● **Exercise**
Copy the material below, swapping every "camera" for "lens" and leaving everything else unchanged.

● **Material provided**
══════════════════════════════

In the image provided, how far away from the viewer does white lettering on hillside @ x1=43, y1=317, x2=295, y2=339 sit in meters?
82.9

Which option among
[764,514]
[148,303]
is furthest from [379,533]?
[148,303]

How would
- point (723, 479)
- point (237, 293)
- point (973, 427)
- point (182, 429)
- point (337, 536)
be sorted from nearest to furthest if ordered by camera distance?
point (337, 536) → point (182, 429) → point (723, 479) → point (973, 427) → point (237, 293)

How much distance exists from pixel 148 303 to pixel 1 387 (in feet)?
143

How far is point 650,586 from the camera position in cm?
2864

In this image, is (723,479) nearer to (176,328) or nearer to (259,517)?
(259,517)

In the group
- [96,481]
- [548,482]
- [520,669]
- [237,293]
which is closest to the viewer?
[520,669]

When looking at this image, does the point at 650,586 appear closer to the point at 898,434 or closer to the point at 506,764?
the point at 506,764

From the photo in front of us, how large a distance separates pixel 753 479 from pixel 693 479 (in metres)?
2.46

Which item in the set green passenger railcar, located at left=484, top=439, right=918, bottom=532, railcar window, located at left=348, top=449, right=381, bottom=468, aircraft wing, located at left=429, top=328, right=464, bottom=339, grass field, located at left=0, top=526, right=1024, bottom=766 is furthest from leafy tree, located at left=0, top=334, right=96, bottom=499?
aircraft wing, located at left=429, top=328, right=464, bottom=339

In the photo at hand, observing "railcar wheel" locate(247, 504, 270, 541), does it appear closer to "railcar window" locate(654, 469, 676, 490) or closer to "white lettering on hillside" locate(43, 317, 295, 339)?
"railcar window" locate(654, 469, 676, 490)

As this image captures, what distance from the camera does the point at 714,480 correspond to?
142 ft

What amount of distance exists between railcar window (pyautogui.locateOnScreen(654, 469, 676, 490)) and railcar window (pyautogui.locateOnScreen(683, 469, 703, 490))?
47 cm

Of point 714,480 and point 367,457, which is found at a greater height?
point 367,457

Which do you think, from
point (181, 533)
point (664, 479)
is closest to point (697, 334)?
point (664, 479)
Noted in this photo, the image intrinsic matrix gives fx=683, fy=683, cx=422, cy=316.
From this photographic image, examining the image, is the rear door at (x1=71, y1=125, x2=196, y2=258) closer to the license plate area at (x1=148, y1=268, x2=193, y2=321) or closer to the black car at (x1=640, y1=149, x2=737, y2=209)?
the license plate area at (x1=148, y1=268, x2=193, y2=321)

══════════════════════════════

● **Reply**
In the image provided, how far away from the viewer does white lettering on hillside @ x1=43, y1=317, x2=295, y2=339 sit in meters?
82.9

Which option among
[764,514]
[148,303]
is furthest from [379,533]?
[148,303]

How would
- point (723, 479)
- point (237, 293)
- point (973, 427)
- point (182, 429)
- point (337, 536)
be sorted from nearest to furthest if ordered by lens distance?
point (337, 536) → point (182, 429) → point (723, 479) → point (973, 427) → point (237, 293)

How much distance exists from pixel 148 303 to pixel 1 387 (in feet)?
143

How far is point 650,586 from the lens position in cm?
2864

In this image, is (723,479) nearer to (176,328) or nearer to (259,517)?
(259,517)

In the group
- [96,481]
- [548,482]
- [520,669]
- [237,293]
which is closest to the viewer?
[520,669]

When looking at this image, does the point at 650,586 appear closer to the point at 898,434 or closer to the point at 506,764?
the point at 506,764

From the photo in front of us, how large a distance separates pixel 753 479 from pixel 693 479 (in metres)?
2.46

Which item in the set green passenger railcar, located at left=484, top=439, right=918, bottom=532, railcar window, located at left=348, top=449, right=381, bottom=468, aircraft wing, located at left=429, top=328, right=464, bottom=339, grass field, located at left=0, top=526, right=1024, bottom=766 is furthest from leafy tree, located at left=0, top=334, right=96, bottom=499?
aircraft wing, located at left=429, top=328, right=464, bottom=339

In the photo at hand, observing "railcar wheel" locate(247, 504, 270, 541), does it appear closer to "railcar window" locate(654, 469, 676, 490) or closer to "white lettering on hillside" locate(43, 317, 295, 339)?
"railcar window" locate(654, 469, 676, 490)

As this image captures, what distance from the lens does the point at 714,480 correspond to?
142 ft

What amount of distance exists between railcar window (pyautogui.locateOnScreen(654, 469, 676, 490)) and railcar window (pyautogui.locateOnScreen(683, 469, 703, 490))?
47 cm

Of point 714,480 and point 367,457, which is found at a greater height?
point 367,457

Which do you think, from
point (181, 533)
point (664, 479)
is closest to point (697, 334)?
point (664, 479)
Noted in this photo, the image intrinsic matrix gives fx=683, fy=683, cx=422, cy=316.
From this photographic image, examining the image, is the rear door at (x1=71, y1=125, x2=196, y2=258) closer to the license plate area at (x1=148, y1=268, x2=193, y2=321) or closer to the black car at (x1=640, y1=149, x2=737, y2=209)?
the license plate area at (x1=148, y1=268, x2=193, y2=321)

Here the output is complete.